_Brief_:
Lay out everything in the listing from the line containing "COP44A Apply for" down to the line containing "ICON Rebound Pro", both included, as a numbered list without blank lines. Leave the pictures out.

[[ Dataset records, beginning ]]

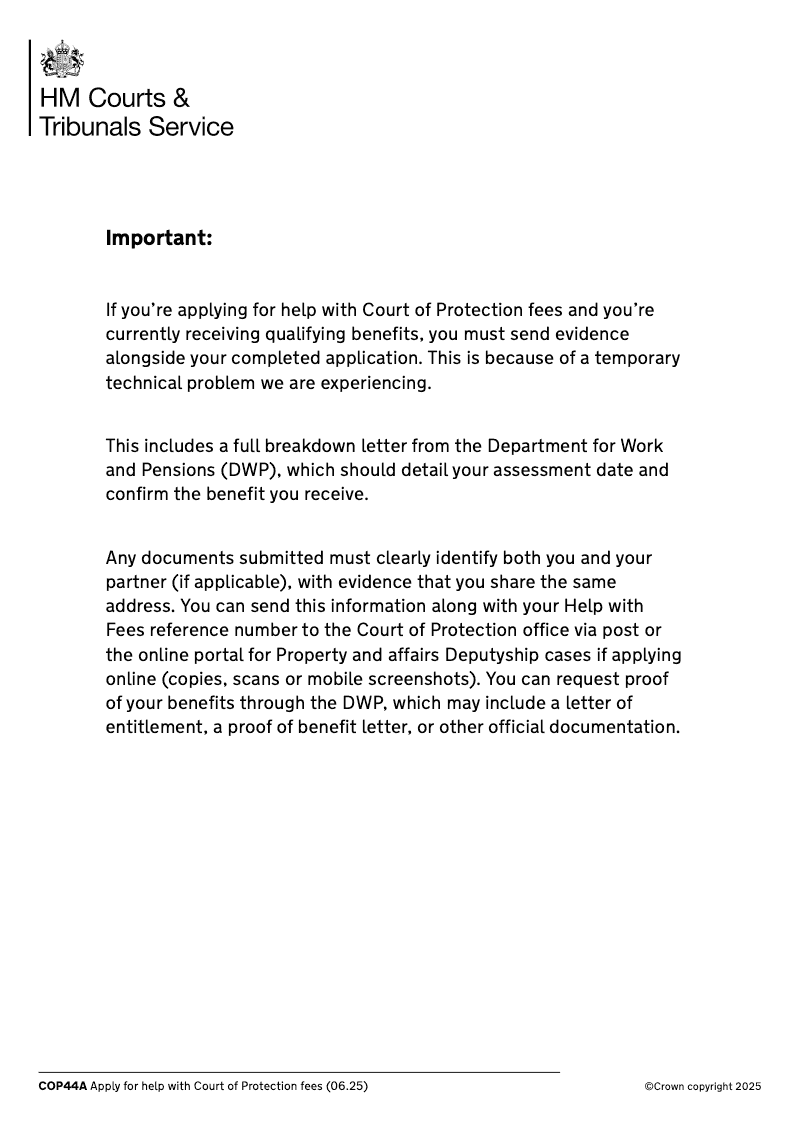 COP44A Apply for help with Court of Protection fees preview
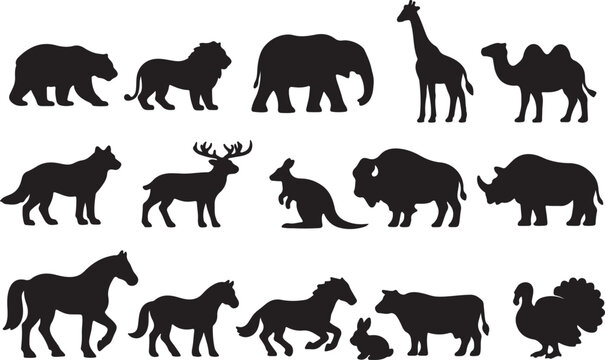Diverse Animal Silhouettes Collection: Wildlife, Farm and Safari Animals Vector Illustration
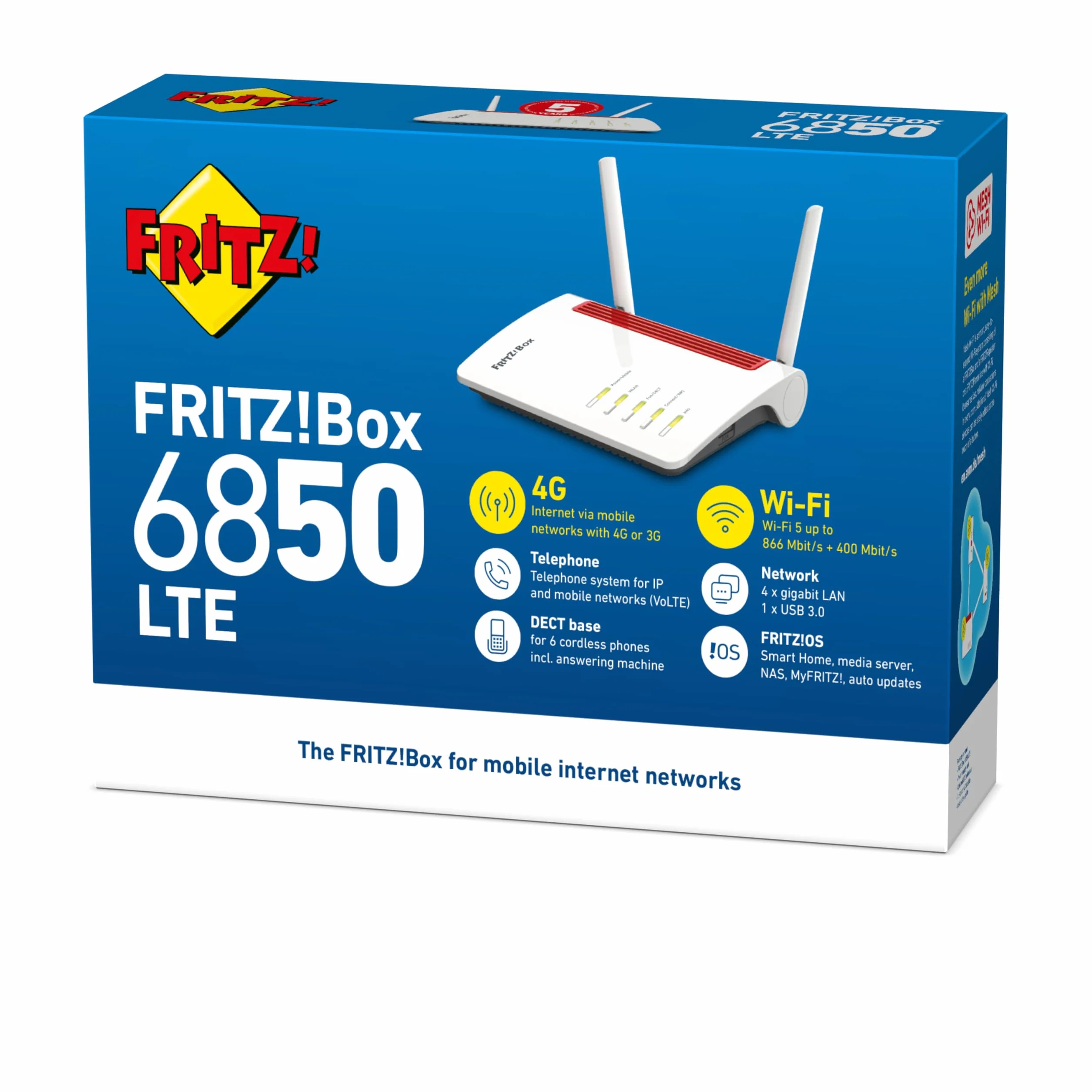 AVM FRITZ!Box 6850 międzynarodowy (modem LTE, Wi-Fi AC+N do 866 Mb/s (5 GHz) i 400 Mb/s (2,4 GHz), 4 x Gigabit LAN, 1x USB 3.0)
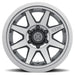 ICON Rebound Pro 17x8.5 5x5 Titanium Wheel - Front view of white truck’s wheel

[[ Dataset records, end ]]
[[ Dataset records, beginning ]]

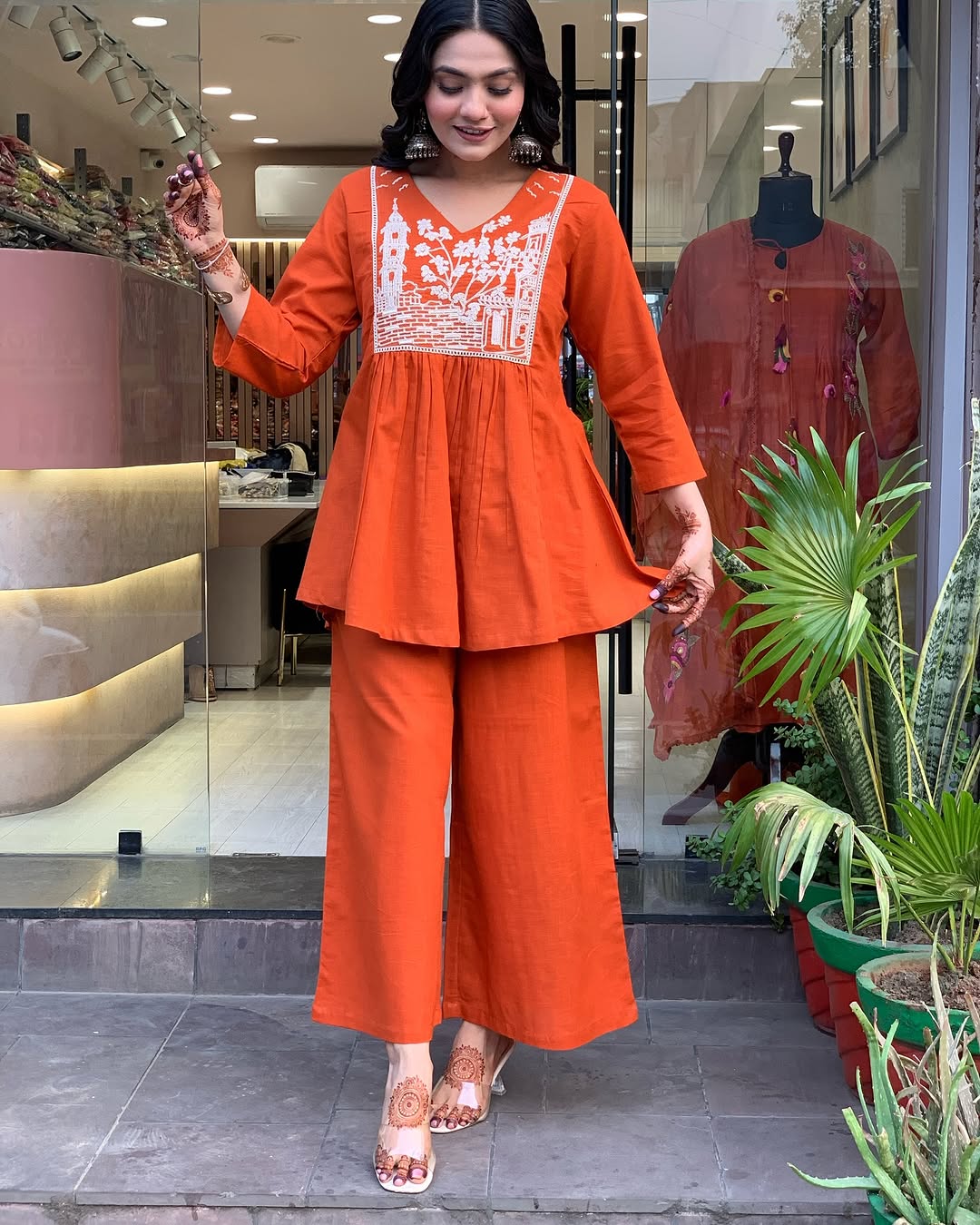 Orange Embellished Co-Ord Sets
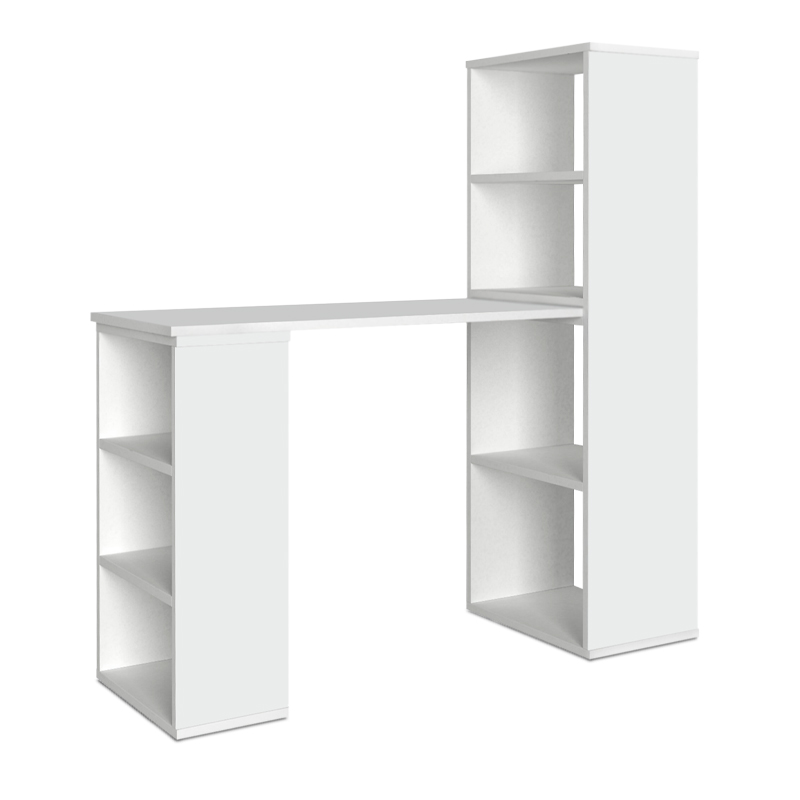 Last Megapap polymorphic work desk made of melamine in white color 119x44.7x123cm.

[[ Dataset records, end ]]
[[ Dataset records, beginning ]]

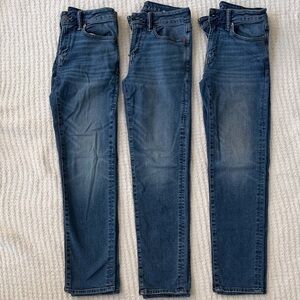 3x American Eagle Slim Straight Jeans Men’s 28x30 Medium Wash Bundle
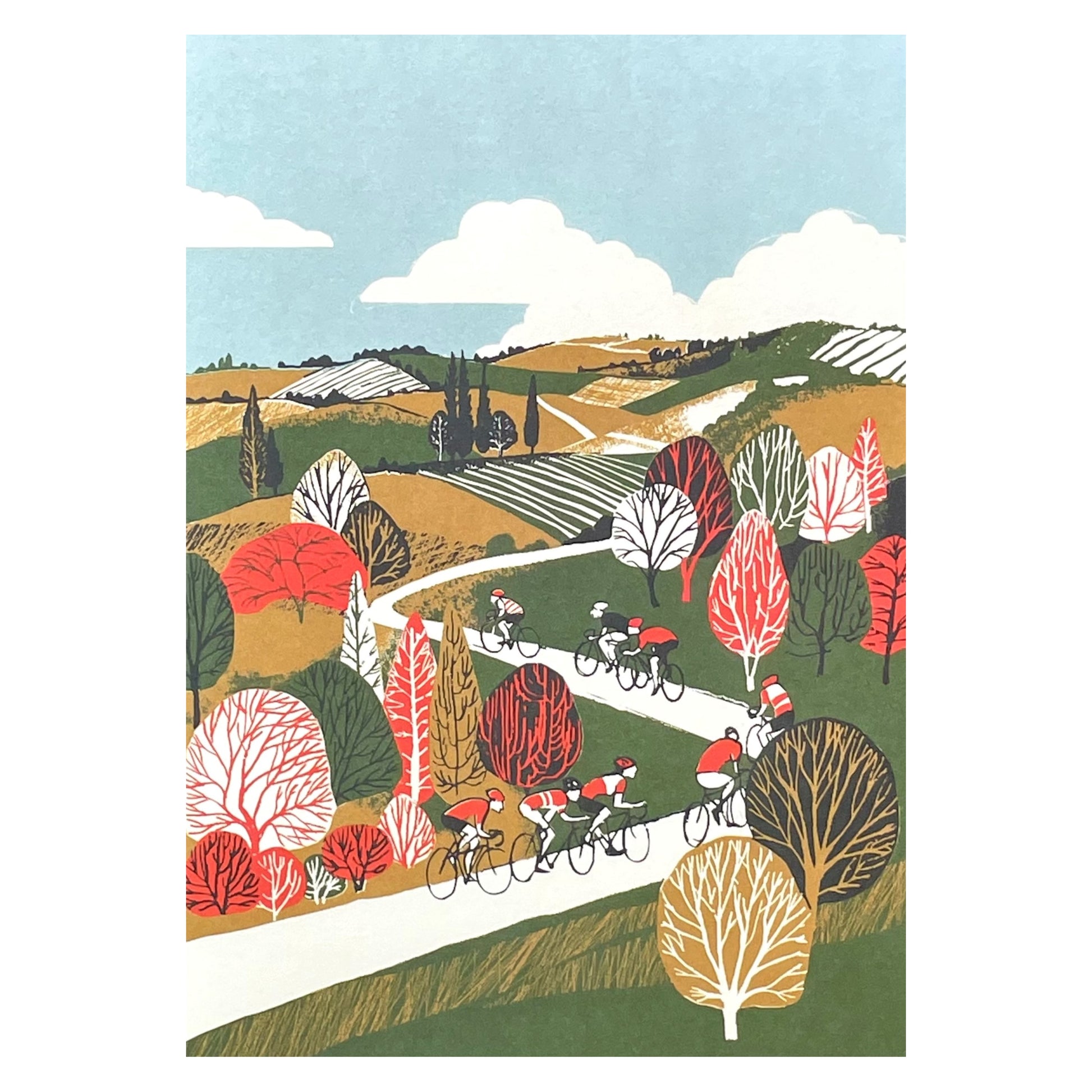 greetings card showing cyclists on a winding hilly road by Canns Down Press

[[ Dataset records, end ]]

_Worked solution_:
1.  COP44A Apply for help with Court of Protection fees preview
2. Diverse Animal Silhouettes Collection: Wildlife, Farm and Safari Animals Vector Illustration
3.  AVM FRITZ!Box 6850 międzynarodowy (modem LTE, Wi-Fi AC+N do 866 Mb/s (5 GHz) i 400 Mb/s (2,4 GHz), 4 x Gigabit LAN, 1x USB 3.0)
4.  ICON Rebound Pro 17x8.5 5x5 Titanium Wheel - Front view of white truck’s wheel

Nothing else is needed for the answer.